“How much house can I afford?”
This is a critical question that every homebuyer faces, particularly first-timers. If you are in the market for a house, you must assess your personal borrowing limits very seriously with a financial professional (accountant, financial advisor, or attorney) who can take a close look at your finances before you zoom in on your dream home. Champagne Wishes vs. Beer Pockets, you know the drill. From a lender’s perspective, loan eligibility is commonly based on a 30% formula, namely, the monthly mortgage payment should not exceed 30% of one’s gross income. Be mindful, however–this calculation includes more than just the loan and also necessarily covers the four major components of a mortgage: principal, interest, taxes and insurance. This is often referred to as “PITI”. As in, “Oh, what a pity, it isn’t cheap to buy a home!”
Another Reality check: Although mortgage eligibility is based on gross income, your monthly payments are paid from your net income. Hence, your $50,000 paycheck is reduced to $36,000 net, after the typical 28% income tax hit.
Taking $20,000 out of that to pay the mortgage leaves you $16,000 to live on for the year. On a monthly basis, that’s $1,333.33. Factor in a car payment, credit cards bills, student loans, child expenses and there won’t be much left over at the end of the month. You may be one emergency away from disaster, (i.e. car needs breaks, oil burner on the fritz) and you could really be in hot water. What comes next are late payment notices, the lender’s endless collection activities, even losing your home to foreclosure, or bankruptcy. The Lesson? Choose your loan wisely. Don’t adopt Mortgage Loans for Dummies!
Now the Good News: Owning a home can be a powerful financial tool and often an individual’s single largest source of wealth! Even if you don’t have enough money left at the end of the month to invest in traditional wealth-building vehicles like stocks and bonds, simply making your housing payment (mortgage not rent) can help you amass a substantial net worth. It is entirely possible that in 30 years, your nest can double or triple in value into a bona fide nest egg. Now, let’s discuss the mortgage. There are several types: Fixed-Rate, Interest-only and Adjustable Rate.

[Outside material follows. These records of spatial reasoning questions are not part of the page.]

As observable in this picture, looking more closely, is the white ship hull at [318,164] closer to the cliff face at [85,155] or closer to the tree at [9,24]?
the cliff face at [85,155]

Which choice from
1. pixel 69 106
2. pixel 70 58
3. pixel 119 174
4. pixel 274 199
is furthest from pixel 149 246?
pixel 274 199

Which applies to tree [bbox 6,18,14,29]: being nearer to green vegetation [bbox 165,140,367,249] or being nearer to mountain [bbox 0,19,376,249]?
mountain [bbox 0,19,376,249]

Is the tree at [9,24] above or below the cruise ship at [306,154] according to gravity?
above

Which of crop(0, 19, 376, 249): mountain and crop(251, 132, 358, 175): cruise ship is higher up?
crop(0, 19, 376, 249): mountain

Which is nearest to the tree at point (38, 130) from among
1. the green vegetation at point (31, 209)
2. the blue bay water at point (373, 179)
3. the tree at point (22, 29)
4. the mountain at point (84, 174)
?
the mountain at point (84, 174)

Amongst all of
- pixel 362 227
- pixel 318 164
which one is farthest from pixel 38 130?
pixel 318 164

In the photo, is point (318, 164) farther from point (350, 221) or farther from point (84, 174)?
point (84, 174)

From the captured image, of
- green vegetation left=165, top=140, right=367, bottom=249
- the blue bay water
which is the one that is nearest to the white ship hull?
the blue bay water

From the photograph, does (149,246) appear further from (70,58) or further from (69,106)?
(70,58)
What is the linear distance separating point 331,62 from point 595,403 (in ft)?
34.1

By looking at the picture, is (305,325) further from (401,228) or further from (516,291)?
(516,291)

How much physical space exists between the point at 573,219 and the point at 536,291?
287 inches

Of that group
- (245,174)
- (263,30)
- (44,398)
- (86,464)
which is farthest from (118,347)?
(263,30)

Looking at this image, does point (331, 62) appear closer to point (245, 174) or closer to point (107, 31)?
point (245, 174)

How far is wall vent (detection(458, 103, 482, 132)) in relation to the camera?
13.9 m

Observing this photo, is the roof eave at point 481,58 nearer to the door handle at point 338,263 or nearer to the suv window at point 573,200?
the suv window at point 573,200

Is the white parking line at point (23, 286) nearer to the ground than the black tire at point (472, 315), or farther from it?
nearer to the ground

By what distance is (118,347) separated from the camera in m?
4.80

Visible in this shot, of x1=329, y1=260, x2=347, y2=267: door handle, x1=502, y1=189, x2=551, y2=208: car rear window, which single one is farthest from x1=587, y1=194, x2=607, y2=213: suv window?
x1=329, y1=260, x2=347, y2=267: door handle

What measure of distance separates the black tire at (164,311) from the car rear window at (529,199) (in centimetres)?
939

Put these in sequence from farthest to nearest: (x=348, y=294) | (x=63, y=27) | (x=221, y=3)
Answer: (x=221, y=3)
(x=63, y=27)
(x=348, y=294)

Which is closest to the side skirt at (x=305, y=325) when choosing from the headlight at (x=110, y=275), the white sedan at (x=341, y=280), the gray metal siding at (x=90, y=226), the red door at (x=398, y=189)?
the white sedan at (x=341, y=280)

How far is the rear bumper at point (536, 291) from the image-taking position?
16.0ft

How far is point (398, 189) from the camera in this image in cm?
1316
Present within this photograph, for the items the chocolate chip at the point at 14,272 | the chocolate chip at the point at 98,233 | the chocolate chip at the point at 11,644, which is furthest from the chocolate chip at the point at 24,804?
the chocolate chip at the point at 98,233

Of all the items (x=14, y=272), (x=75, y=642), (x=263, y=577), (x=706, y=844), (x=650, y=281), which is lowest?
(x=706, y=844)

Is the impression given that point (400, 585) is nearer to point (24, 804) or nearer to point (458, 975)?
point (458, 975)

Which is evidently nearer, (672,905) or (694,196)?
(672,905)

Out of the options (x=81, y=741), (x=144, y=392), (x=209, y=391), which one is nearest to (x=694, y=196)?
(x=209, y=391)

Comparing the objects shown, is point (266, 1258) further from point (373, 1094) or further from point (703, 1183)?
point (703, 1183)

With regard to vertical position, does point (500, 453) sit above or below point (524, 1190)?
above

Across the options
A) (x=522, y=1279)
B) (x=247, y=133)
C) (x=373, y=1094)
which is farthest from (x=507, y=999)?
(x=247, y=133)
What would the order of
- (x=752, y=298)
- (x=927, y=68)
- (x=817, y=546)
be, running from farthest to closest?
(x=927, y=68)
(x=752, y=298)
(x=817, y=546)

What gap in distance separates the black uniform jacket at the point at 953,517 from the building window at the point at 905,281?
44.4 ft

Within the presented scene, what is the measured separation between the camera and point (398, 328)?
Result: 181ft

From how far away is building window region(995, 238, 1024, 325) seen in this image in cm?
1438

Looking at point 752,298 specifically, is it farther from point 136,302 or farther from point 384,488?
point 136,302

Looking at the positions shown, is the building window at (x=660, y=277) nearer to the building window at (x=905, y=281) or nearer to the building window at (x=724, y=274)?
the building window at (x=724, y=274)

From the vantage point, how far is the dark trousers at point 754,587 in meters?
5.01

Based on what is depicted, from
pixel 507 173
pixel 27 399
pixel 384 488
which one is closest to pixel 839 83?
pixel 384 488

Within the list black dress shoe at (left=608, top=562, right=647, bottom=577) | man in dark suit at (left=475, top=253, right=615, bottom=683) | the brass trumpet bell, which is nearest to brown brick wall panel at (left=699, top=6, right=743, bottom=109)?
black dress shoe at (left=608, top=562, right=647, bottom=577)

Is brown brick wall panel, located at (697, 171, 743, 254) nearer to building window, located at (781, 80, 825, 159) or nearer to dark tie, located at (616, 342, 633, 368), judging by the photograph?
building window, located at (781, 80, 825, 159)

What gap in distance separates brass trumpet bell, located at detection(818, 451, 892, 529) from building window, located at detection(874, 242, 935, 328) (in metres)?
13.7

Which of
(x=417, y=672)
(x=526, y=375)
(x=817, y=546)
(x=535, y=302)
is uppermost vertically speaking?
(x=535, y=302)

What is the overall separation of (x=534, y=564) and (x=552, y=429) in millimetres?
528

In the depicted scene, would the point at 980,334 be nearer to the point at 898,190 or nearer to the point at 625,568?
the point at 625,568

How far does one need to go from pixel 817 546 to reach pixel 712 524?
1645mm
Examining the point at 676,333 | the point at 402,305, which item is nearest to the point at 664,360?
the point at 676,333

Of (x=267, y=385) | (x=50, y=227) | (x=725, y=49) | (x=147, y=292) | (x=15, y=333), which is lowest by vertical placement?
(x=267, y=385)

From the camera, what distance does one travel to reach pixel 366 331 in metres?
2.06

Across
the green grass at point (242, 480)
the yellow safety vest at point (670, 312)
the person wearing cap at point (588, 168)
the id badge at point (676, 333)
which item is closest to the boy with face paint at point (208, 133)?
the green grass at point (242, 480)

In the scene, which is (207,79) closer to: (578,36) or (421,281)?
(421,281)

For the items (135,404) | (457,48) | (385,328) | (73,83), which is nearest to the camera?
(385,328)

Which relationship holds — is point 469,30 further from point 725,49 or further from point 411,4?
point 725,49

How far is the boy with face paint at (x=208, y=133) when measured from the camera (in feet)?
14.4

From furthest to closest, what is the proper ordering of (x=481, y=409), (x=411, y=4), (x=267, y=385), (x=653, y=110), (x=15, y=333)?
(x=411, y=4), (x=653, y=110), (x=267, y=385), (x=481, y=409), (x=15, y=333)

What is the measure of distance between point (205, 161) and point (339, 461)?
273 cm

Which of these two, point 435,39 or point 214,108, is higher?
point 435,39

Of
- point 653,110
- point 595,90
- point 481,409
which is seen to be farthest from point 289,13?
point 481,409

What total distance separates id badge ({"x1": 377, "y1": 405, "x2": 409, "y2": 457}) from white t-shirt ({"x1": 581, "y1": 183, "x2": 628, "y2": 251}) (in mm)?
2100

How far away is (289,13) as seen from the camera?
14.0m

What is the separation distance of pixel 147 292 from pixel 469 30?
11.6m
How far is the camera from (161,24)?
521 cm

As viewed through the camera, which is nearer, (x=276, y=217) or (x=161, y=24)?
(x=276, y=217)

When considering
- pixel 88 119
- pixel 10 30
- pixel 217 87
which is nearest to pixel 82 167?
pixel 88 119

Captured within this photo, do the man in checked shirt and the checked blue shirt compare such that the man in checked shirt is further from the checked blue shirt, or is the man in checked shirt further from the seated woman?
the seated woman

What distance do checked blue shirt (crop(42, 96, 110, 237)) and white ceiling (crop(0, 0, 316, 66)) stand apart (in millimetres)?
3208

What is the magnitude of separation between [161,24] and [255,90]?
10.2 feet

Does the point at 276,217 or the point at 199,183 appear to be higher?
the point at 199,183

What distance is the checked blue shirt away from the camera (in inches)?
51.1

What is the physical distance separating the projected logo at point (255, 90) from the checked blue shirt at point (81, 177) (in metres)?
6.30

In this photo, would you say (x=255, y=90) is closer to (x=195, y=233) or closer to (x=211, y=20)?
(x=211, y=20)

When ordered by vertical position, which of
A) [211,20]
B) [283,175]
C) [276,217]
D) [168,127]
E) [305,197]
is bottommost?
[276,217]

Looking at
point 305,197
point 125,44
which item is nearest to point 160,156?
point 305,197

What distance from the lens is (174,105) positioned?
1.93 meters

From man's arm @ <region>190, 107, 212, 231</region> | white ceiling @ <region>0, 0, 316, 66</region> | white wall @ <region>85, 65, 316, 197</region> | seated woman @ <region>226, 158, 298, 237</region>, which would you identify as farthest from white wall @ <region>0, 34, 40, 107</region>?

A fixed-rate mortgage is a loan whose interest does not change throughout the life of the loan. If you have a steady source of predictable income and intend to own the home for an extended period of time (7-20 years at least), Fixed-rate loans are generally recommended. Because the interest rate does not change, homebuyers are protected from sudden and potentially significant increases in monthly mortgage payments as with adjustable rate loans. Most Fixed-rate loans also permit borrowers to make extra payments in order to shorten the term of the loan or to make lump-sum payments to payoff the loan. Non-traditional versions of the fixed-rate mortgage offer the option to pay only the interest for a set period of years before making a one-time change to the payment schedule to incorporate the interest payments as well as repayment on the loan’s principal. They enable homeowners to purchase expensive homes with relatively small payments during the initial period of time in which the interest-only portion of the loan is in effect. Notably however, fixed rate loans have a downside, mainly, that the rate wont change unless you refinance. This is problematic in that it is costly to do so, in most cases.
An Adjustable-rate mortgage is a loan that has varying interest rates, usually low to high. When such a change occurs, the monthly payment is “adjusted” to reflect the new interest rate. After the initial teaser rate period, interest rates increase, this causes the monthly mortgage payment to increase. Adjustable rate loans are suitable for those who anticipate declining interest rates, only plan to own the premises for 3-5 years, or anticipate being able to pay off their mortgages before the interest rate adjustment period is reached. Beware: One of the biggest risks for a homebuyer with a variable-rate mortgage is sudden and sizable increase in the monthly payments, which creates serious problems in household budgeting. This is typically not the financially prudent way to borrow money.